***** DATASET RECORDS

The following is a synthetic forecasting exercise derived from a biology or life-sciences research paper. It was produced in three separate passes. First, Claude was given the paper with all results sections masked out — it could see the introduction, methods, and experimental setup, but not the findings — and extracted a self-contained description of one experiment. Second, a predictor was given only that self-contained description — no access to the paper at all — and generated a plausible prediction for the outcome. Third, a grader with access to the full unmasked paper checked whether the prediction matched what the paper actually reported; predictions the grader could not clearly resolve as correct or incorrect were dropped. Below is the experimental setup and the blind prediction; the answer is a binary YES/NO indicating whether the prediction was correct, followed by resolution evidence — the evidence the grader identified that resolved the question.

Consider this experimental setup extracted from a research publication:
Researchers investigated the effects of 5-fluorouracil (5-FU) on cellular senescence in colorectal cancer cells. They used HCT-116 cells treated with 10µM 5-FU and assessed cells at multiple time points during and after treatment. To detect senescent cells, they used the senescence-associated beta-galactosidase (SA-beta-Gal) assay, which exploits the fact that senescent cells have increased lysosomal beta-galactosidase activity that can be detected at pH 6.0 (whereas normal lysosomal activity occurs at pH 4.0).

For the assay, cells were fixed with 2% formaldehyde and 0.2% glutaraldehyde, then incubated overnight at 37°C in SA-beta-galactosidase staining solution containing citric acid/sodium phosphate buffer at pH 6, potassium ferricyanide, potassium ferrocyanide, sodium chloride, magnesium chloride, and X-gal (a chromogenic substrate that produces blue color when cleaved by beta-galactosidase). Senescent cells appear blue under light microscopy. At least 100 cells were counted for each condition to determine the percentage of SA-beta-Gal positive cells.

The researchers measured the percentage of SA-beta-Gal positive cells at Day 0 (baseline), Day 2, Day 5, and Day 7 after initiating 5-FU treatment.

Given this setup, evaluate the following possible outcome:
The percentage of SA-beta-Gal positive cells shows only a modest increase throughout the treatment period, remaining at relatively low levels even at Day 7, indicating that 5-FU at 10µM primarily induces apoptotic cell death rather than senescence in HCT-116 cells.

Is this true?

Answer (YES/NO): NO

**********

• [GOAL OF THE EXERCISE]
Word for word, transcribe all of the material.

• [EXERCISE RESPONSE]
The following is a synthetic forecasting exercise derived from a biology or life-sciences research paper. It was produced in three separate passes. First, Claude was given the paper with all results sections masked out — it could see the introduction, methods, and experimental setup, but not the findings — and extracted a self-contained description of one experiment. Second, a predictor was given only that self-contained description — no access to the paper at all — and generated a plausible prediction for the outcome. Third, a grader with access to the full unmasked paper checked whether the prediction matched what the paper actually reported; predictions the grader could not clearly resolve as correct or incorrect were dropped. Below is the experimental setup and the blind prediction; the answer is a binary YES/NO indicating whether the prediction was correct, followed by resolution evidence — the evidence the grader identified that resolved the question.

Consider this experimental setup extracted from a research publication:
Researchers investigated the effects of 5-fluorouracil (5-FU) on cellular senescence in colorectal cancer cells. They used HCT-116 cells treated with 10µM 5-FU and assessed cells at multiple time points during and after treatment. To detect senescent cells, they used the senescence-associated beta-galactosidase (SA-beta-Gal) assay, which exploits the fact that senescent cells have increased lysosomal beta-galactosidase activity that can be detected at pH 6.0 (whereas normal lysosomal activity occurs at pH 4.0).

For the assay, cells were fixed with 2% formaldehyde and 0.2% glutaraldehyde, then incubated overnight at 37°C in SA-beta-galactosidase staining solution containing citric acid/sodium phosphate buffer at pH 6, potassium ferricyanide, potassium ferrocyanide, sodium chloride, magnesium chloride, and X-gal (a chromogenic substrate that produces blue color when cleaved by beta-galactosidase). Senescent cells appear blue under light microscopy. At least 100 cells were counted for each condition to determine the percentage of SA-beta-Gal positive cells.

The researchers measured the percentage of SA-beta-Gal positive cells at Day 0 (baseline), Day 2, Day 5, and Day 7 after initiating 5-FU treatment.

Given this setup, evaluate the following possible outcome:
The percentage of SA-beta-Gal positive cells shows only a modest increase throughout the treatment period, remaining at relatively low levels even at Day 7, indicating that 5-FU at 10µM primarily induces apoptotic cell death rather than senescence in HCT-116 cells.

Is this true?

Answer (YES/NO): NO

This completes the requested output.